The same advantages, as described above, are also seen for the blank 100, in particular the material savings and the lower wear of the rotating tool, since the projecting regions 114, 116, 118, 120 can be approached from the side, i.e., transversely or perpendicularly to the axis of rotation.

The teaching according to the invention enables material to be spared. This saving may be up to 40% if, for example, the base 12, 112 has a thickness of 2 mm and the total thickness of the blank, in the regions from which the projections 14, 16, 18, 114, 116, 118, 120 emanate from the base 12, 112, is 18 mm.

As mentioned already, the blanks 10, 100 according to the invention, as well as blanks of uniform thickness, can be held in the usual holders since it is not necessary to change the profile and the dimensions of the edge 22, 122. Thereby, the limb 23, 123 of the edge 22, 122, which extends parallel to the plane defined by the blank 10, 100 and which in the sectional views extends horizontally, is an extension of the base 12, 112, as can be seen in the sectional views.

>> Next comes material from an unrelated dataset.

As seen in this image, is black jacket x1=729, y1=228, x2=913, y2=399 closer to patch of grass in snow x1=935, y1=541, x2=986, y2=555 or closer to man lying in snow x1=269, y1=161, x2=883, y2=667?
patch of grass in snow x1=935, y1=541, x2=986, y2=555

The blanks 10, 100 can be produced, for example, through additive methods by pressing, casting, forming or mechanical manufacturing methods.

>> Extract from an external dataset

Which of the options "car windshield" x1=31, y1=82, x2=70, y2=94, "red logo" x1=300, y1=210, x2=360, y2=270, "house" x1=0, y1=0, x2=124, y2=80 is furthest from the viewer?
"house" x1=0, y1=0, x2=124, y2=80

It is also possible for the material of the blank at least in the region of the elevations 14, 16, 18, 114, 116, 118, 120 in particular over its height to have a different composition /different material characteristics to, for instance, obtain a color gradation that corresponds to that of natural teeth for the crowns or bridges, produced.

It is also possible to make regions comprising different material layers so that a dentine core is formed. Different translucency, strength and/or fluorescence can be generated over the height of the particular region 14, 16, 18, 114, 116, 118, 120 depending on the materials. The exemplary embodiment according to Figures 7 and 9 differs from that of Figures 1 to 6 in that the elevated regions to be worked 214, 216, 218, 220 emanate from a base 212 that is made from a material different from that of the regions 214, 216, 21S, 220. The base 212 virtually forms a carrier that has recesses in which the elevated regions to be worked 214, 216, 218, 220 are fixed, for instance through gluing. It is also possible for the base to be produced through injection molding, wherein the elevated regions 214, 216, 218, 220 are surrounded by a base material layer corresponding to the thickness of the base 212. Plastics in particular are suitable materials for the base 112, i.e., the carrier.